Photo Credit: Jerome Miron-USA TODAY Sports
Edwin Encarnacion wants more years on his next deal than the Blue Jays are willing to offer — or so says Enrique Rojas of ESPN Deportes, according to a tweet on Tuesday from Jamie Campbell. The recent talks between the two sides, we’re told, did not go well.
Rojas has a piece (in Spanish) at ESPN Deportes that elaborates, with Edwin telling him that the two sides haven’t really begun talking about money, since they just aren’t on the same page when it comes to years.
This is… unsurprising. But maybe a little surprising.
The last time we talked about Edwin, we were feeling pretty good. His agent had stated (for what little such proclamations are worth) unequivocally that he likes it in Toronto, that he wants to be in Toronto, and that he’s thought about his legacy and wants to see his name up on the Jays’ ring of honour some day.
Add that to the fact that he’s got a somewhat limited market due to his need to DH, and that injury and aging red flags will likely keep him out of the mega-contract range, and it felt like coming to an agreement palatable to both Edwin the Jays might genuinely be within reach.
It certainly should be an easier number to swallow than whatever Jose Bautista will be demanding.
But just because it’s going to be a smaller number doesn’t mean it’s going to be any less difficult for the two sides to agree on what’s fair. Or what the market next winter might bear.
I remember thinking something north of the Victor Martinez contract — a four-year, $68-million deal signed in November 2014 — ought to be pretty reasonable for both sides. “If I were the Jays I’d be trying real hard to make it just a three-year deal, but I think I could concede the fourth,” I said in a comment that day. The trouble with that, and with the Martinez comp, of course, is that Martinez signed that deal as he headed into his age-36 season.

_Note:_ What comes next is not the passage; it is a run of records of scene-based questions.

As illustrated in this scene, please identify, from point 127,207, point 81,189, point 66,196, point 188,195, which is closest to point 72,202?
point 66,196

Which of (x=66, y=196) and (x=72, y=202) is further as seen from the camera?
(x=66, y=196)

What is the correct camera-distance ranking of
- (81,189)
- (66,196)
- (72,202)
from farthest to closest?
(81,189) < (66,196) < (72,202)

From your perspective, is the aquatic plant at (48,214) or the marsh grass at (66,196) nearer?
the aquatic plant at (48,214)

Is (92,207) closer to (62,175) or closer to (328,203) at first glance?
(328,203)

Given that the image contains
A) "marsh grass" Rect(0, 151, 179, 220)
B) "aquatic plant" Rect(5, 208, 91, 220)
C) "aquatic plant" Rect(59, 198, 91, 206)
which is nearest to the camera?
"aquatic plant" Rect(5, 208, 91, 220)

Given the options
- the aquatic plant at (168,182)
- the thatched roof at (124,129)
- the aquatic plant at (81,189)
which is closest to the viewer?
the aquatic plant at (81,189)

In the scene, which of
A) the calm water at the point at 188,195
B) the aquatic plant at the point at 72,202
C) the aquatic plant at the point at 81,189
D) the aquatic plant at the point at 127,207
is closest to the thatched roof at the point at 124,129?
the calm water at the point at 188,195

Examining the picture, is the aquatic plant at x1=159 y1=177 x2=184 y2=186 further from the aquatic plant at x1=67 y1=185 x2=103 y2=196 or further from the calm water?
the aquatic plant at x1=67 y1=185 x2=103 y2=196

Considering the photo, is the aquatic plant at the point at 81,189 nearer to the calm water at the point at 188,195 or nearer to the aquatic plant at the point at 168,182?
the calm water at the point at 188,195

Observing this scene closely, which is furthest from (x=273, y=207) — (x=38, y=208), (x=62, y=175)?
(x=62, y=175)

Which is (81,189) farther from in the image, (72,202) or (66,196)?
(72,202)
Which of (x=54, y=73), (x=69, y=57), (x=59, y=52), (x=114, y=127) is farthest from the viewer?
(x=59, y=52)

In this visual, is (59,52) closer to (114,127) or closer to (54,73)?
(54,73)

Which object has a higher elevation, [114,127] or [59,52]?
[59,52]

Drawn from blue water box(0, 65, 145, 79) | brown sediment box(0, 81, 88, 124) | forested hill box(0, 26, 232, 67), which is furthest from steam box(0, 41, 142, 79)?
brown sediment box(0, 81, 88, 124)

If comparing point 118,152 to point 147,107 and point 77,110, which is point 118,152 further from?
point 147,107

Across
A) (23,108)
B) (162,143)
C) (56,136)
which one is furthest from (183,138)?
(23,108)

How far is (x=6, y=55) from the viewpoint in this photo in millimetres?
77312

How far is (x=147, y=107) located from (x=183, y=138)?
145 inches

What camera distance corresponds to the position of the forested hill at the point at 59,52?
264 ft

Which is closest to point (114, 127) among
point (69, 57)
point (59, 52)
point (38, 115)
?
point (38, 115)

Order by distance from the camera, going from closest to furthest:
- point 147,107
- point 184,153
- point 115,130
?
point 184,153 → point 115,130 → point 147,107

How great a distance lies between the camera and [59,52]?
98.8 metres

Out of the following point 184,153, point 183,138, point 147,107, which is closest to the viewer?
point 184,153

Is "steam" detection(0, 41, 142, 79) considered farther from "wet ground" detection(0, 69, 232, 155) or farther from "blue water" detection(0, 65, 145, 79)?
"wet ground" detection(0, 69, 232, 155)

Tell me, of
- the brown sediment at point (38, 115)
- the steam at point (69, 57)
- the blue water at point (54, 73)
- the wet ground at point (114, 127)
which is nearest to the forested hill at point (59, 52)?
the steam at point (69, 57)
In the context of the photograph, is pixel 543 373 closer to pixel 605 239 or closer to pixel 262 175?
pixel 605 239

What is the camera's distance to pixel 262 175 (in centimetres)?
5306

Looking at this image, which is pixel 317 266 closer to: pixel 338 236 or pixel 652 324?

Edwin turned 33 in January, and so will be 34 in his first free agent year.
You can understand, then, why Edwin’s camp would balk at the suggestion of Martinez as a comp — though the counter from the Jays could conceivably be that Dave Dombrowski gives out dumb contracts, that the Martinez contract is bad and dumb, and that the four-year, $57-million deal Nelson Cruz got from Seattle last year (at the same age as Edwin will be next winter, albeit with a much lesser track record than Edwin and a 2013 PED suspension hanging over him) is a pretty reasonable starting point.
Chris Davis of the Orioles is currently heading into his age-30 season, and the first year of a new seven-year, $161-million contract, but you can’t imagine anyone seriously believing that’s a realistic comp either. I love Edwin, but seven years? Six years? Even five years? I don’t think so.
His age might be only 33 right now, but it truly feels like he’s an old 33. This year he’s already dealing with an oblique issue that’s going to keep him out another week before he can get his spring underway. He says he’ll be ready for Opening Day, but that was basically the scenario last year, too, and it took him a month of the season to get going (he had a wRC+ of 63 in April).
He returned to being beyond awesome when it counted, down the stretch last year, but we know he was playing through a finger injury at that point. But that wasn’t the only injury he played through. According to his TSN.ca player page, while he didn’t hit the DL in 2015, he missed 8 games due to the finger injury, and also was forced to sit out a handful of games because of a shoulder problem and a leg issue (both in June).
In 2014 he missed 33 games with a quadriceps strain, and dealt with a tight back that also forced him to miss at least one game (and kept him off the field at first base for more). In 2013 it was a hamstring issue and then a wrist injury that sent him to the DL.
It’s always something, it seems. And though he’s always managed to be great anyway, do you expect those sorts of minor injuries to disappear or improve as he ages? No, you probably have to expect that they’ll at least continue, and will probably come more frequently.
That is surely at the root of the disagreement over years, and it makes the cynical part of me wonder: are we maybe hearing this now from Edwin because the Jays have essentially said, “You want to ask us for five years, starting next year, and bet on your health this season not undoing a whole bunch of the value that you hold right now? Hooooookay then!”
Obviously I’m no expert, and I have no access to information that would allow someone to properly assess what all those injuries might necessarily mean for Edwin’s long-term ability to stay on the field, but that would seem to me to be a pretty reasonable stance for the Jays to take (even if Edwin is only asking for four years, frankly).
But with there still being three weeks to the self-imposed negotiation deadline, and time in the winter (or possibly over the All-Star break) to keep talking, why would we expect the sides be close at this point?
In other words: meh. It will work itself out one way or the other. (Pay him, though.)